Your team should search for vendors where all invoices are:
- below a control threshold
- recorded in one budget owner’s account
- even numbers
- a recurring number
Your team should create a report by vendor number and name providing the aggregate spend level, total number of records the maximum invoice amount, minimum invoice amount and average invoice amount report. Then your auditors will need to review the report for red flags associated with specific schemes and filter out the vendor lines that are not consistent with their fraud theory.
Document control number
This is one of my favorite fields to search for patterns and a frequency associated with fraud schemes and is important to cover with your team. The easiest pattern to search for is the sequential pattern of vendor invoice numbers. This is not just useful for shell companies but is also helpful when searching for false billing schemes; pass thru schemes and conflict of interest schemes.
By vendor number your team needs to identify the first and last record by invoice date. Your team should then compute a range between the records and compare the range to the number of records. This report should be able to identify all of the schemes mentioned above.
Line item description
This field is great for tangible goods. For services, it will depend on the detail populated in your electronic data.
Line item descriptions always contain alpha and numeric descriptions, for example “6781 apples”. The key is to search for anomalies in the data. Large companies have product description master files that provide a list of every item the company sells. The product number becomes the unique identifier of each item in this example. In large companies the product number can often exceed 10 digits. So, we would search for line item description that has numeric strings that are less than a certain number.
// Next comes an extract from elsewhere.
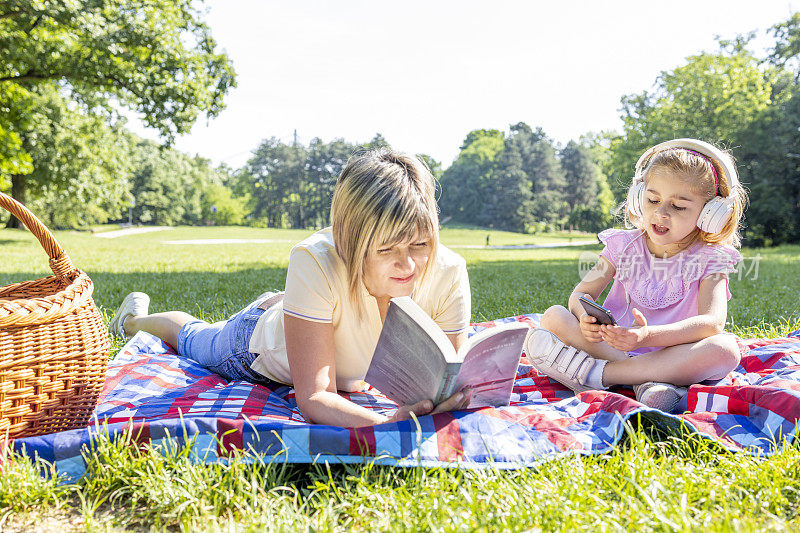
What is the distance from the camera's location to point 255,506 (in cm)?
141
The alpha is a little more difficult, an easy test, is the absence of alpha in the line item description, or the alpha description has less than 5 alpha positions. Sometimes visual examination in the early stages can be useful in the designing the test parameters.
The fraud theory is that the line item description associated with a false vendor is not consistent with a real vendor that has a product description file.
General ledger account code
The field is important for creating and managing homogeneous data files grouped by expenditure category. It is also where a budget owner would have their fraudulent charges recorded.
For example, if there is an allegation that someone is involved in some type of fraud involving equipment rental your team would create a file of transactions based on general ledger codes, then create the proceeding reports for date, amount, invoice number and line item description.
By taking a look deeper into the transactional rules and entity your team should be able to find what they are looking for. This methodical approach to an audit using fraud data analytics will ultimately speed up identification and confirmation for your teams and allow them to prevent and detect more fraud schemes than ever before.